---
name: railway-ops
description: Read-first wrapper around the Railway CLI. Single-call env overviews (services, deploy status, recent errors/warnings, env var NAMES-only) for fast incident triage. Use whenever the user wants to see the state of a Railway environment — what's running, what's broken, which env vars exist on a service — without you having to chain `railway list`, `railway service status`, `railway logs`, `railway variables` per service.
when_to_use: Trigger on phrases like "what's happening on railway", "show me prod", "railway status", "is the api up", "why is staging broken", "what's failing on railway", "env vars on <service>", "which env vars does api have", "is redis running", "show me recent errors on <service>", "give me a snapshot of production", "railway overview".
allowed-tools: Bash(railway-ops:*) Bash(python3 *railway-ops*:*)
---

# railway-ops

Project-scoped CLI that wraps the Railway CLI into a read-first, JSON-output overview tool. Stdlib-only Python 3. Designed for incident triage — one call returns the full project/services/errors/envs picture so you don't burn context chaining per-service `railway` invocations.

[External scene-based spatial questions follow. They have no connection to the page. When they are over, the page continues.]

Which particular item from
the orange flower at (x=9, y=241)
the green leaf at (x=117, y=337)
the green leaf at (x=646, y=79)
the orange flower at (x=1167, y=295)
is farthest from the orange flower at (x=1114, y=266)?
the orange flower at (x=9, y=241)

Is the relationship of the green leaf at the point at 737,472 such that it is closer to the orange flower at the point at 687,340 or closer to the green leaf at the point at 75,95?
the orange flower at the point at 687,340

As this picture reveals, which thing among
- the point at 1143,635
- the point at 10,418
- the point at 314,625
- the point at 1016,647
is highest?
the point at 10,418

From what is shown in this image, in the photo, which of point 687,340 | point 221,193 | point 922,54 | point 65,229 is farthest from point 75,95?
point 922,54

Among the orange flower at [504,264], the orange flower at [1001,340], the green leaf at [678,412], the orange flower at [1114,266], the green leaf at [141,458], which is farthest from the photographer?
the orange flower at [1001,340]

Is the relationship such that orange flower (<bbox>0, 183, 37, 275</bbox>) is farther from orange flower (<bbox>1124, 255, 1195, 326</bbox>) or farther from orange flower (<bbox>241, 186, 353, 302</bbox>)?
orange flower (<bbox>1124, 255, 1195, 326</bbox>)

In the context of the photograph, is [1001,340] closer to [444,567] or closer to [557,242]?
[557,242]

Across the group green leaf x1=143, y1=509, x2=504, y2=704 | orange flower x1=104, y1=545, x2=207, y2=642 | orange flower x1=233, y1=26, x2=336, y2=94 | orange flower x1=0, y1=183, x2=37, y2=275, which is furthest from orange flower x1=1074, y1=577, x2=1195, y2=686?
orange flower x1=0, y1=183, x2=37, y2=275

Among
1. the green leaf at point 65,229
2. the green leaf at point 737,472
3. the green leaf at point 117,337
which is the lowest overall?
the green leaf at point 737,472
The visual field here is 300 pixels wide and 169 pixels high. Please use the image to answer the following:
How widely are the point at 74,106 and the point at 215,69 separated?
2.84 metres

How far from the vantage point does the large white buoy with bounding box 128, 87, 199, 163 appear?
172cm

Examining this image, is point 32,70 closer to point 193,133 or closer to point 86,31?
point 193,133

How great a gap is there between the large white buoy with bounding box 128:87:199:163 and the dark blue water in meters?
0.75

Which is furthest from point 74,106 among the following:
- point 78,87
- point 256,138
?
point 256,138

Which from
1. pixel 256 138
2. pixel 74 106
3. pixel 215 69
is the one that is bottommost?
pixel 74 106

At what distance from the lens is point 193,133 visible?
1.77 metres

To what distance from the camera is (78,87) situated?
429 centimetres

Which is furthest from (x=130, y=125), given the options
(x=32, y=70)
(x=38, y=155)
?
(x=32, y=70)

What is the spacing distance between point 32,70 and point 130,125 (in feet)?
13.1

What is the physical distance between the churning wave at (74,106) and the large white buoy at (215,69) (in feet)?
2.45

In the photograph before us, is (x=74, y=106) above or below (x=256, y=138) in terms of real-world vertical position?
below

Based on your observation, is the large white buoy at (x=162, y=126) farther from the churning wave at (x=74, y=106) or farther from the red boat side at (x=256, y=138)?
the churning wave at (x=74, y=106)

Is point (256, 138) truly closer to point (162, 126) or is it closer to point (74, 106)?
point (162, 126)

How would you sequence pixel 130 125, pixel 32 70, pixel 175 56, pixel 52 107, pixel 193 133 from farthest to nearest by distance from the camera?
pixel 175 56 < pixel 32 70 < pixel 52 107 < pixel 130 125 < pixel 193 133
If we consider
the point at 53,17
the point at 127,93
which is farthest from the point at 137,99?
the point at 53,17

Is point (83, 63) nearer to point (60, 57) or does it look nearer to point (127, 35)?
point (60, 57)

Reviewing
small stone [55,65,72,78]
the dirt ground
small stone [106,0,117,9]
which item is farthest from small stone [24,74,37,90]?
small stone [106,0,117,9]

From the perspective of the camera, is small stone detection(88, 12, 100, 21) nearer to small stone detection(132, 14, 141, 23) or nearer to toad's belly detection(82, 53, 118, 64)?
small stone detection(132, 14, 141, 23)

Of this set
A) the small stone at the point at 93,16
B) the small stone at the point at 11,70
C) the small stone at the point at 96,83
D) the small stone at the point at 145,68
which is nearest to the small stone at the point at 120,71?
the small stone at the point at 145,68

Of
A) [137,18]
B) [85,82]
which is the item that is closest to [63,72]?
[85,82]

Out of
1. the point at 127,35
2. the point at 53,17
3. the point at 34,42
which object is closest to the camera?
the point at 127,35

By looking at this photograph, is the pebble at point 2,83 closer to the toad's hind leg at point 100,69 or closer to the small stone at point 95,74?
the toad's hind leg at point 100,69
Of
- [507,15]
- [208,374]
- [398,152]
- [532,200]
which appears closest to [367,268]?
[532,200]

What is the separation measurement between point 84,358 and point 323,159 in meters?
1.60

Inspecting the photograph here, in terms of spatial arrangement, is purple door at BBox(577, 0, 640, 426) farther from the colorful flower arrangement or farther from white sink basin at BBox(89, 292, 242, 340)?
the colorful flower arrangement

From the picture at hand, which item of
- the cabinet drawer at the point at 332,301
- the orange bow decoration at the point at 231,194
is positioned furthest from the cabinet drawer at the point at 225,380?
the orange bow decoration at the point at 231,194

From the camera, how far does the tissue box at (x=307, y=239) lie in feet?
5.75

Lives at `${CLAUDE_SKILL_DIR}/../../bin/railway-ops`; the plugin auto-adds `bin/` to PATH, so just run `railway-ops ...`.

## Prerequisites

- **`railway` CLI** installed and on PATH (`railway --version` must succeed).
- **Authenticated** — `railway login` must have run (`railway whoami` must return a user).
- **Project linked** — `railway link` must have been run in this repo (or pass `--env <name>` explicitly).
- **Optional: `RAILWAY_API_TOKEN`** (or `RAILWAY_TOKEN`) env var — unlocks deploy history via Railway's GraphQL API, giving you `activeDeploy` (currently serving) separately from `latestDeploy` (most recent attempt), plus commit SHA, PR number, branch, and timestamps on each. Without a token the skill still works — it just falls back to a single CLI-sourced deploy with only `id`/`status`.

The skill bails with a clear message if any of these preconditions are missing.

## When to reach for this

- User asks **"what's happening in prod"** — run `overview --env production --pretty` and you get services, deploy status, recent errors, and env var names in one shot.
- User asks **"why is <service> broken"** — run `errors <service> --env production --pretty` for focused error/warning triage.
- User asks **"what env vars does <service> have"** — run `envs <service>` to get NAMES only. Values never touch stdout.
- User says **"show me Railway"** / **"Railway status"** — run `status` to get the project/env/whoami context.

## When NOT to use this — fall back to `railway` directly

**This wrapper is read-only by design.** Write actions are deliberately unwrapped and rejected (`up`, `deploy`, `redeploy`, `restart`, `down`, `delete`, `init`, `link`, `unlink`, `add`, `scale`). If the user wants to DO something (change state), you should skip `railway-ops` entirely and use the raw `railway` CLI — it's already authed on their machine.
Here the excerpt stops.